At list price, the Intel i9-12900K costs around $615 and to match video performance, you need the Nvidia RTX 3080 Ti which costs around $1,800 or Nvidia RTX 3090 which costs around $2,400. Add around $1000 to $1,500 for other parts, and you will find the $3,999 asking price for the M1 Ultra Mac Studio is reasonable.
Based on early results, there is no doubt that the M1 Ultra is a solid competitor to Intel’s best chips. However, there are a few issues with M1 Ultra which is not a particular problem, but a general problem with Apple Silicon: optimized software that runs well on Apple Silicon and Intel especially for AAA games.

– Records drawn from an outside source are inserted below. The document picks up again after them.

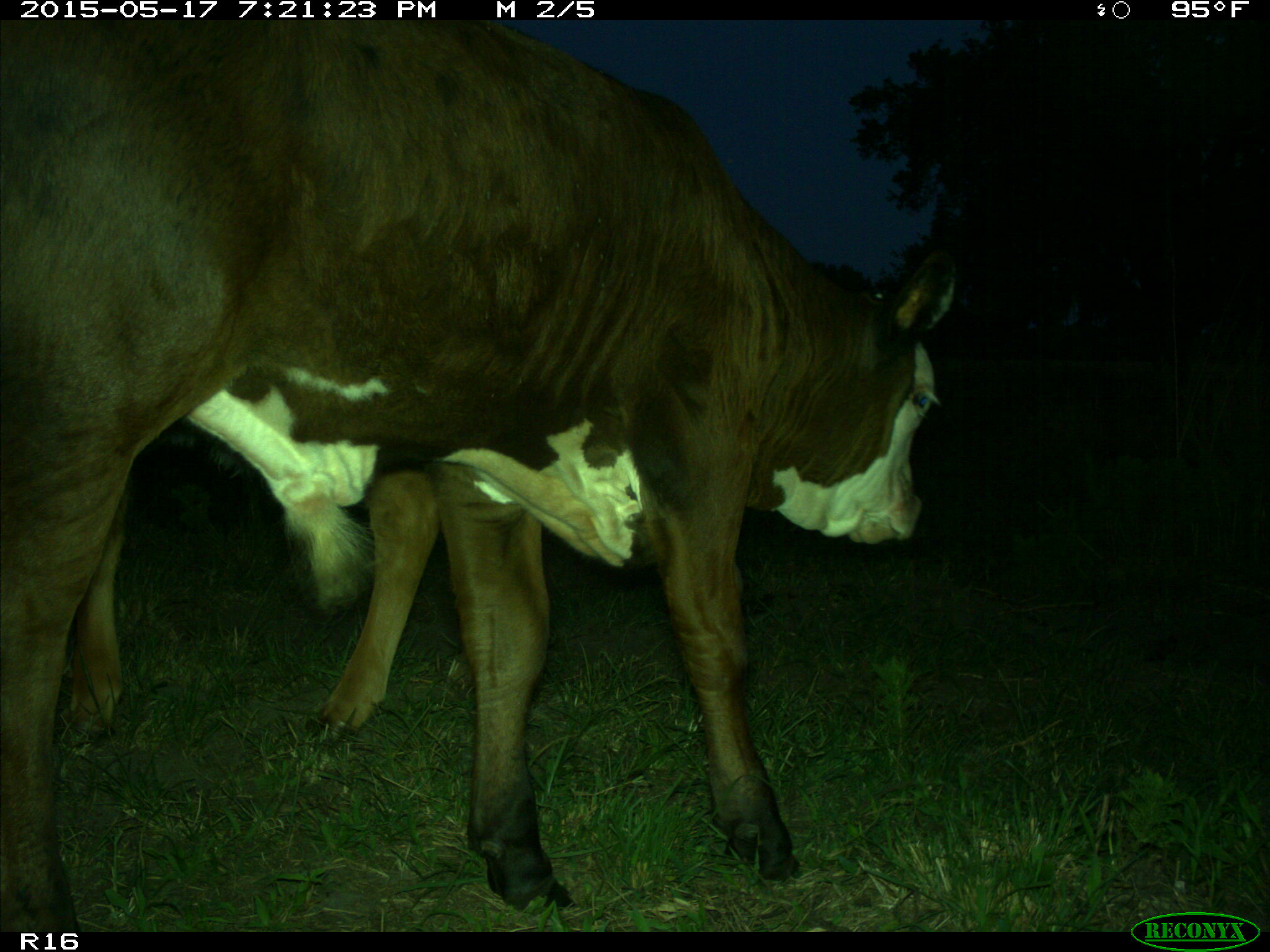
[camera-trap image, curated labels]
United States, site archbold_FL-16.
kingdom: Animalia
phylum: Chordata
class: Mammalia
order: Artiodactyla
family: Bovidae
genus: Bos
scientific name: Bos taurus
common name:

Apple has no doubt demonstrated that they can build a solid hardware platform and with the right optimization, you can have world class software running on it. Now Apple has to help developers to optimize their software to get the most out of the M1 Ultra and future Apple silicon, which I think is what Apple is doing in the background.
As for Intel, they are no longer king of the hill which was the case just two years ago. The chip making environment has just gotten more and more competitive and in the end, it is good for us consumers: we get better chips every year with lower prices. Competition is good not only for the market, but for everyone else too.